We had enough money to be safe, and my father believed in putting me above anyone else.
He took me to carnivals when they came to town.
Street fairs every weekend. Ice skating in Central Park the moment they offered it, and the zoo when it was warm enough for the animals to be out.
He taught me to dance to our song—Brown-Eyed Girl by Van Morrison—and promised me everything I asked for.
We went to upstate New York a couple times a year to do wholesome things like apple picking and tours of the old-fashioned farms up there and I went to sleep every night to the sound of my mom and dad’s laughter downstairs, knowing my place in the world and feeling like nothing would ever destroy the beautiful, rainbow-colored bubble that surrounded my life.
Then my father was killed and my universe shattered.
And I was left with only my mother. She’d loved me for my father’s sake, but we’d never quite been close.
She was disappointed in me from the start and never bothered to hide it.
I wasn’t smart enough. Pretty enough. Adventurous enough.

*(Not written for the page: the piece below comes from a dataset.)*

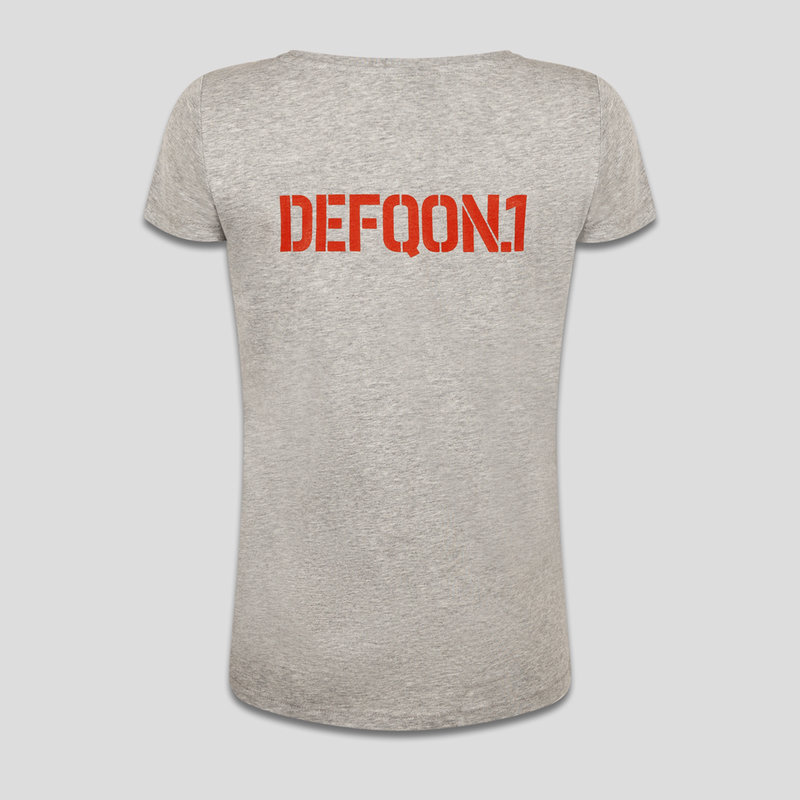 Defqon.1 t-shirt heather grey/orange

If I did something, I did it wrong. And if she caught me doing anything I wasn’t supposed to be doing, I was in trouble for weeks.
She told me regularly, through words and deeds, that I wasn’t enough, and that belief crawled into the depths of my soul and stuck.
Now that I’m older, I wonder if half of it was jealousy. My father loved her, sure.
But he’d loved me more, and I suspect she knew it.
Still, she was my mother, and part of my foundation.
I didn’t love her and knew she didn’t love me, but I still thought she would take care of me when it came down to it.
Then, in the space of five bullets and one horror-filled night, the mother I’d known all my life disappeared and became someone who only thought of herself.
She worried about getting the brownstone sold and moving as far from New York as possible.
Getting a new husband. Finding security for herself.
She didn’t ask what I wanted, because it didn’t matter to her.
She never even told me what actually happened to my father. I had to find out through the newspaper clipping my best friend handed me under our desks at school.
I run my finger over the scars on my palm, pushing on them until they hurt, and feel a single tear slide its way down my cheek, wet and sticky.
My heart still breaks when I remember my father.
Blond, hazel-eyed, and always smiling, he was sunshine on a fall day.
Hot chocolate and autumn leaves. Flannel and scarves.
Warm and hazy, bathing your skin in the glow of love and laughter.
He always had a joke to tell. Always held my hand when I was scared.
He loved caramel apples.
Bought us the biggest Christmas tree and left it up until February, no matter what my mother said.
He was my best friend, my safe space, and when he died and my mother changed...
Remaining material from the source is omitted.